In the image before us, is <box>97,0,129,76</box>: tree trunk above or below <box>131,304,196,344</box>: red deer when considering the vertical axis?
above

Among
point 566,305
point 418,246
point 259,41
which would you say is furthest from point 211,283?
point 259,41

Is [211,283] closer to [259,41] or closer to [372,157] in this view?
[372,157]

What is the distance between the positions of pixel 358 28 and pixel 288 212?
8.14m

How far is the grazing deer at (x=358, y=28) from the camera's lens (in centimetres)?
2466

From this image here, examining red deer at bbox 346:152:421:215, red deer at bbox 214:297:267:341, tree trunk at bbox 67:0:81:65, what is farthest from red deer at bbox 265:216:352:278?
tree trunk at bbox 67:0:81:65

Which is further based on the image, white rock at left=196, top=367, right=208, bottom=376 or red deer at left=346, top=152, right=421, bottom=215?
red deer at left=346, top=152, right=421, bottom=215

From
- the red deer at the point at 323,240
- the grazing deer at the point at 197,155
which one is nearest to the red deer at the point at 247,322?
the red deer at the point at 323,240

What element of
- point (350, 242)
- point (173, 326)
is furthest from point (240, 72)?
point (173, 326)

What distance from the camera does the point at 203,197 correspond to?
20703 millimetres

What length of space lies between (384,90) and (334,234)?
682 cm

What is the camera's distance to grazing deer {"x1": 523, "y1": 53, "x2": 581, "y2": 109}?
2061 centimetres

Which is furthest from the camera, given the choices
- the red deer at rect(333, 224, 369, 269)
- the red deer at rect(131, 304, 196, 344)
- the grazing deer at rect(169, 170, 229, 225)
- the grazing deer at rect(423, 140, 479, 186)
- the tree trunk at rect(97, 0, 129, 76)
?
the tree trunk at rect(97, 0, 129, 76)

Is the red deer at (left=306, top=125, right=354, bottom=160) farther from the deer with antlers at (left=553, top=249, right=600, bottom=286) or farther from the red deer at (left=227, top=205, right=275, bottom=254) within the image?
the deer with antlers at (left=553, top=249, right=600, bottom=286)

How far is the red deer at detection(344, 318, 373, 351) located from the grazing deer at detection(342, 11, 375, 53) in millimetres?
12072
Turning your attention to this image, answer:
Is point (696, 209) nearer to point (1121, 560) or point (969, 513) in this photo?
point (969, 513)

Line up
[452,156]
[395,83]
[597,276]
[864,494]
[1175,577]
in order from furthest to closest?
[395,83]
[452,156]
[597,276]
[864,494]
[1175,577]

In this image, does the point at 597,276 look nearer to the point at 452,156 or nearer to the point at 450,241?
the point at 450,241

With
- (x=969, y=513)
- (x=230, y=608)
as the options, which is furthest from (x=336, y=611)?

____________________

** INSTRUCTIONS FOR THE TASK **
Write out all of the entries above again, swapping "grazing deer" for "feeding deer" wherever it appears and leaving the rest untouched.

** SOLUTION TO THIS PROBLEM **
In the image before us, is <box>97,0,129,76</box>: tree trunk above or below <box>131,304,196,344</box>: red deer when considering the vertical axis?
above

Among
point 566,305
point 418,246
point 259,41
which would you say is furthest from point 211,283?
point 259,41

Is [211,283] closer to [259,41] or closer to [372,157] in this view?
[372,157]

What is the distance between the positions of pixel 358 28 and pixel 288 212?
8.14m

How far is the feeding deer at (x=358, y=28) from the camera's lens (in centimetres)?
2466

From this image here, examining red deer at bbox 346:152:421:215, red deer at bbox 214:297:267:341, tree trunk at bbox 67:0:81:65, what is farthest from red deer at bbox 265:216:352:278?
tree trunk at bbox 67:0:81:65

Which is further based on the image, white rock at left=196, top=367, right=208, bottom=376 or red deer at left=346, top=152, right=421, bottom=215?
red deer at left=346, top=152, right=421, bottom=215

From
- the red deer at the point at 323,240
- the feeding deer at the point at 197,155
which one is nearest to the red deer at the point at 247,322?
the red deer at the point at 323,240

What element of
- point (350, 242)
- point (173, 326)
is furthest from point (240, 72)?
point (173, 326)

What distance from the camera does the point at 203,197 correspond to?
20703 millimetres

What length of space lies between (384,90) and (334,234)?
682 cm

What is the camera's distance to feeding deer {"x1": 523, "y1": 53, "x2": 581, "y2": 109}?
2061 centimetres

Which is furthest from the camera, given the choices
- the red deer at rect(333, 224, 369, 269)
- the red deer at rect(131, 304, 196, 344)
- the feeding deer at rect(169, 170, 229, 225)
- the feeding deer at rect(423, 140, 479, 186)
- the tree trunk at rect(97, 0, 129, 76)
?
the tree trunk at rect(97, 0, 129, 76)

Is the red deer at (left=306, top=125, right=354, bottom=160) farther from the deer with antlers at (left=553, top=249, right=600, bottom=286) or farther from the red deer at (left=227, top=205, right=275, bottom=254) within the image?
the deer with antlers at (left=553, top=249, right=600, bottom=286)

How far is the red deer at detection(344, 318, 373, 351) located from the feeding deer at detection(342, 11, 375, 53) in millimetres?
12072
Turning your attention to this image, answer:
Is point (696, 209) nearer to point (1121, 560) or point (969, 513) in this photo?
point (969, 513)

Line up
[452,156]
[395,83]
[597,276]
[864,494]
[1175,577]
in order from furthest to closest?
[395,83]
[452,156]
[597,276]
[864,494]
[1175,577]

In this image, does the point at 597,276 look nearer to the point at 452,156 or nearer to the point at 450,241?
the point at 450,241

With
- (x=969, y=513)
- (x=230, y=608)
as the options, which is furthest from (x=336, y=611)?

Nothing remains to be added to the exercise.